= Direct injection expanded foam molding =

Foam manufacturing process

Direct injection expanded foam molding (also known as injection molded foam) is a manufacturing process that creates soft foam products direct from a compound into a final product. This process eliminates the steps normally required for die-cutting and compression molding, because it manufactures the foam and the product, simultaneously.

The base resin, used in a complex formula, is an ethylene-based polyolefin elastomer (like polyethylene and EVA). Foam that is manufactured with these resins has many physical benefits.
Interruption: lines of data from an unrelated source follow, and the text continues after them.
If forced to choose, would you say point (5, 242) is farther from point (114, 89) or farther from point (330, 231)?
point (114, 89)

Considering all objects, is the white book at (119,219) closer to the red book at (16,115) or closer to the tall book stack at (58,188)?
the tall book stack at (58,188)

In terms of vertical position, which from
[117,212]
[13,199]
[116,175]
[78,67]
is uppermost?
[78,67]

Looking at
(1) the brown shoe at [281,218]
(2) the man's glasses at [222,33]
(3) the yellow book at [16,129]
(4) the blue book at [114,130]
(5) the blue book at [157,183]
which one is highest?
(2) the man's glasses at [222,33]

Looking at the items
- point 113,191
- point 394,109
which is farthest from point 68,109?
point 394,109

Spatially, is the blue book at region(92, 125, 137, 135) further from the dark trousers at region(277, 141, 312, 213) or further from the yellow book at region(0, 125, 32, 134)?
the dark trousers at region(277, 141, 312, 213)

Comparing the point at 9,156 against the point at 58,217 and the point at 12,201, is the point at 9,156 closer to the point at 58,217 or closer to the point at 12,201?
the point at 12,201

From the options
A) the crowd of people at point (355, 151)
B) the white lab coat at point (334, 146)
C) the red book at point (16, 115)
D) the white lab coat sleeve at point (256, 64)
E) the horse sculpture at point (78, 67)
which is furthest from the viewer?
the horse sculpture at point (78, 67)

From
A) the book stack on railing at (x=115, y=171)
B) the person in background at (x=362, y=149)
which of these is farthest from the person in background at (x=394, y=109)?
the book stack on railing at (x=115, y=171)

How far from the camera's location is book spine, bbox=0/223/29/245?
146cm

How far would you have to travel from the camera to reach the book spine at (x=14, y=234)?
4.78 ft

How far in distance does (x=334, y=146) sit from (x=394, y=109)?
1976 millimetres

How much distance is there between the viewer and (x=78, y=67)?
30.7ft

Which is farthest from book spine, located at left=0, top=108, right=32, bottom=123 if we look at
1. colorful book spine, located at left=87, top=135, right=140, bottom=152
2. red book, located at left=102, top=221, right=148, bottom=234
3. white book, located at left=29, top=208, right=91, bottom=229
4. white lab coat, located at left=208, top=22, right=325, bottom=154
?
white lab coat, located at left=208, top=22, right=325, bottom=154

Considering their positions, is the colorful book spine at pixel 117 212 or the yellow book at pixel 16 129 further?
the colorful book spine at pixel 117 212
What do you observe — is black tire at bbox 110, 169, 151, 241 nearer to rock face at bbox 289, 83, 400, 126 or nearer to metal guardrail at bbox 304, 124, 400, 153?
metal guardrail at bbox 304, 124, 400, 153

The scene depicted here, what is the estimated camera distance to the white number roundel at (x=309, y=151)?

Unlike a sponge, foams from this process are closed-cell, meaning it's waterproof and resists mold, mildew, and bacteria from entering the material.

It is also cross-linked, which means that the cells are connected in a way that makes the foam strong and durable with high tear and tensile strength.

All polyolefin elastomers are also resistant to most chemicals, which allows the products to not only be used in a chemical environment but also with most household cleaners.

The process itself is known to be very interesting because the injected compound is not foam, until an endothermic reaction in a hot mold activates the blowing agents, resulting in an expanded foam part. This requires the mold cavity size to be smaller than the final part. The actual known expansion is created within the formula, so that when the part "self-ejects" from the mold at the end of the cycle, it grows to the required part size.

The cavity for a tire is considerably smaller than the final tire size. This process is valuable for any foam product that needs to have lots of detail. It needs to be very durable.